Given data:
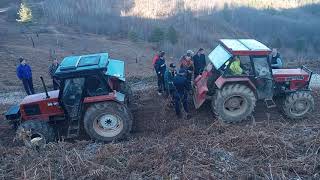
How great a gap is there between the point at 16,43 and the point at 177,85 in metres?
22.5

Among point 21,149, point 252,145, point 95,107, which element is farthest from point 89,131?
point 252,145

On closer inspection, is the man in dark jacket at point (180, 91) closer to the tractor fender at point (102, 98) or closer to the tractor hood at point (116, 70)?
the tractor hood at point (116, 70)

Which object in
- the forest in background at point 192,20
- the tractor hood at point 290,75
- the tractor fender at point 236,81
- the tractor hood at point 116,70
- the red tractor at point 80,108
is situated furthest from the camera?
the forest in background at point 192,20

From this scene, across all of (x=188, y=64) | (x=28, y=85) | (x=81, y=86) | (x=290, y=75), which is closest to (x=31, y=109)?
(x=81, y=86)

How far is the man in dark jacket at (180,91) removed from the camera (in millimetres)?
9984

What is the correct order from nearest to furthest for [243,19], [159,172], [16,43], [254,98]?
[159,172] → [254,98] → [16,43] → [243,19]

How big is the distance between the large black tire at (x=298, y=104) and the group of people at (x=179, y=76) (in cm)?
256

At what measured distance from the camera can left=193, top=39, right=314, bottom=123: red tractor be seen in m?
9.52

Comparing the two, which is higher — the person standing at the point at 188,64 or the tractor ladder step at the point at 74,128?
the person standing at the point at 188,64

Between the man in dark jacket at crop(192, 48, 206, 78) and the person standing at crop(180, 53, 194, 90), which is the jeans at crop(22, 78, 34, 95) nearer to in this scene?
the person standing at crop(180, 53, 194, 90)

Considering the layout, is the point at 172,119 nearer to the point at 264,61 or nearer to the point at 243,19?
the point at 264,61

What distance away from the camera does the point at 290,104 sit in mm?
9797

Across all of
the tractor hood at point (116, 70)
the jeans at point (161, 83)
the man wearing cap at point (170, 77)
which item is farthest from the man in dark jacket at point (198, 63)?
the tractor hood at point (116, 70)

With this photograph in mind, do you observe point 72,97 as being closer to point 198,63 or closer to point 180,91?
point 180,91
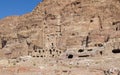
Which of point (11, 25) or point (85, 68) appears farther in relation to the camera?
point (11, 25)

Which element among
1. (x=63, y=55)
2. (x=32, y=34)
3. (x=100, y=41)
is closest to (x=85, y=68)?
(x=63, y=55)

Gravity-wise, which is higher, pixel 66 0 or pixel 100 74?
pixel 66 0

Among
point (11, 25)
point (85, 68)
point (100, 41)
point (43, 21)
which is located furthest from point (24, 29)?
point (85, 68)

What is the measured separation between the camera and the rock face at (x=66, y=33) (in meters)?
49.9

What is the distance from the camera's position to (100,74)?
3388 cm

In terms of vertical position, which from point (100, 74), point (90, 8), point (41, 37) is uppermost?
point (90, 8)

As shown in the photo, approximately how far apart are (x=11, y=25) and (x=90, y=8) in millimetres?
30479

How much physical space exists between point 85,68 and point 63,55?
15.4 meters

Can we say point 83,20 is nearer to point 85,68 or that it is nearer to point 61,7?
point 61,7

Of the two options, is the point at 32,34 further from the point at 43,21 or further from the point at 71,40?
the point at 71,40

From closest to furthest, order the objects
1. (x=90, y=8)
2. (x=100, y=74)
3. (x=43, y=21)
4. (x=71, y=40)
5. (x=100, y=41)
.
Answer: (x=100, y=74) < (x=100, y=41) < (x=71, y=40) < (x=90, y=8) < (x=43, y=21)

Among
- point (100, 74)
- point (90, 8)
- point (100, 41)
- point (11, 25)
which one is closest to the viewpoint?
point (100, 74)

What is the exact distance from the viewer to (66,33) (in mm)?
70125

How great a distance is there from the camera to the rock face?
49944 mm
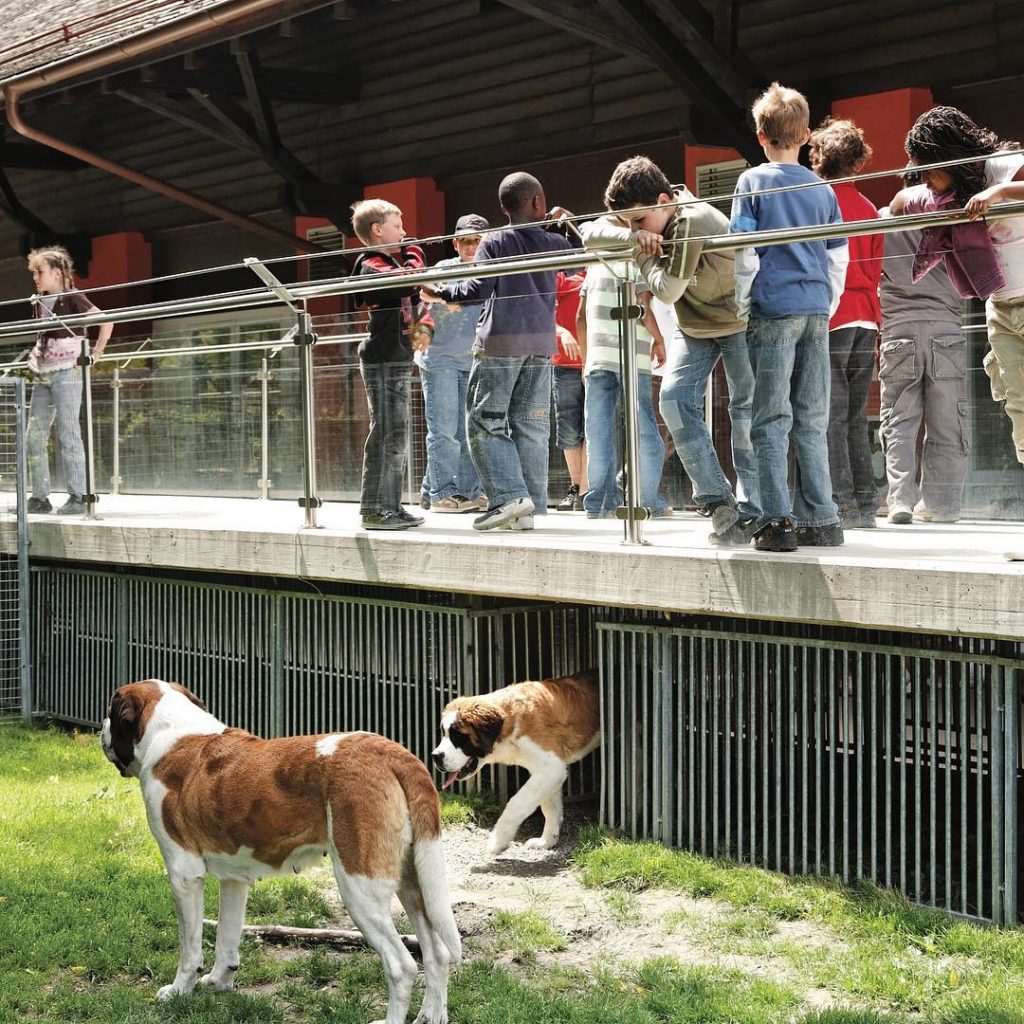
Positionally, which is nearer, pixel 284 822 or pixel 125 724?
pixel 284 822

Set exercise:
Print the records above exactly as they stand, but leave out the pictures.

Correct output:
How great a gap is there between the point at 16,43 and the point at 177,85 in metres?
22.5

Among point 21,149, point 252,145, point 95,107, which element is farthest from point 89,131?
point 252,145

On closer inspection, is the man in dark jacket at point (180, 91) closer to the tractor fender at point (102, 98) or closer to the tractor hood at point (116, 70)?
the tractor hood at point (116, 70)

Which object in
- the forest in background at point 192,20
- the tractor hood at point 290,75
- the tractor fender at point 236,81
- the tractor hood at point 116,70
- the red tractor at point 80,108
is situated furthest from the camera?
the forest in background at point 192,20

From this scene, across all of (x=188, y=64) | (x=28, y=85) | (x=81, y=86) | (x=290, y=75), which is closest to (x=31, y=109)?
(x=81, y=86)

How far is the man in dark jacket at (180,91) removed from the camera (in millimetres)?
9984

What is the correct order from nearest to furthest for [243,19], [159,172], [16,43], [254,98]?
[159,172] → [254,98] → [16,43] → [243,19]

How big is the distance between the large black tire at (x=298, y=104) and the group of people at (x=179, y=76) (in cm)?
256

At what measured distance from the camera can left=193, top=39, right=314, bottom=123: red tractor be seen in m?
9.52

Comparing the two, which is higher — the person standing at the point at 188,64 or the tractor ladder step at the point at 74,128?
the person standing at the point at 188,64

Between the man in dark jacket at crop(192, 48, 206, 78) and the person standing at crop(180, 53, 194, 90), which is the jeans at crop(22, 78, 34, 95) nearer to in this scene?
the person standing at crop(180, 53, 194, 90)

Considering the layout, is the point at 172,119 nearer to the point at 264,61 or nearer to the point at 243,19?
the point at 264,61

What distance away from the camera does the point at 290,104 sit in mm?
9797

Across all of
the tractor hood at point (116, 70)
the jeans at point (161, 83)
the man wearing cap at point (170, 77)
which item is farthest from the man in dark jacket at point (198, 63)?
the tractor hood at point (116, 70)

With this photograph in mind, do you observe point 72,97 as being closer to point 198,63 or closer to point 180,91?
point 180,91
Which of point (11, 25) or point (85, 68) appears farther in relation to the camera?
point (11, 25)

Which element among
1. (x=63, y=55)
2. (x=32, y=34)
3. (x=100, y=41)
is closest to (x=85, y=68)?
(x=63, y=55)

Gravity-wise, which is higher, pixel 66 0 or pixel 100 74?
pixel 66 0

Among
point (11, 25)
point (85, 68)
point (100, 41)
point (43, 21)
which is located furthest from point (24, 29)?
point (85, 68)

What is the measured separation between the camera and the rock face at (x=66, y=33) (in meters)?
49.9

What is the distance from the camera's position to (100,74)?
3388 cm

In terms of vertical position, which from point (100, 74), point (90, 8), point (41, 37) is uppermost?
point (90, 8)

As shown in the photo, approximately how far apart are (x=11, y=25) and (x=90, y=8) in millimetres?
30479

How much physical space exists between point 85,68 and point 63,55?
15.4 meters

Can we say point 83,20 is nearer to point 85,68 or that it is nearer to point 61,7?
point 61,7

Of the two options, is the point at 32,34 further from the point at 43,21 or further from the point at 71,40?
the point at 71,40

From closest to furthest, order the objects
1. (x=90, y=8)
2. (x=100, y=74)
3. (x=43, y=21)
4. (x=71, y=40)
5. (x=100, y=41)
.
Answer: (x=100, y=74) < (x=100, y=41) < (x=71, y=40) < (x=90, y=8) < (x=43, y=21)

Among
- point (100, 74)
- point (90, 8)
- point (100, 41)
- point (11, 25)
which one is closest to the viewpoint?
point (100, 74)

What is the exact distance from the viewer to (66,33) (in mm)?
70125

How great a distance is there from the camera to the rock face?
49944 mm
Positionally, which is nearer, pixel 284 822 or pixel 125 724?
pixel 284 822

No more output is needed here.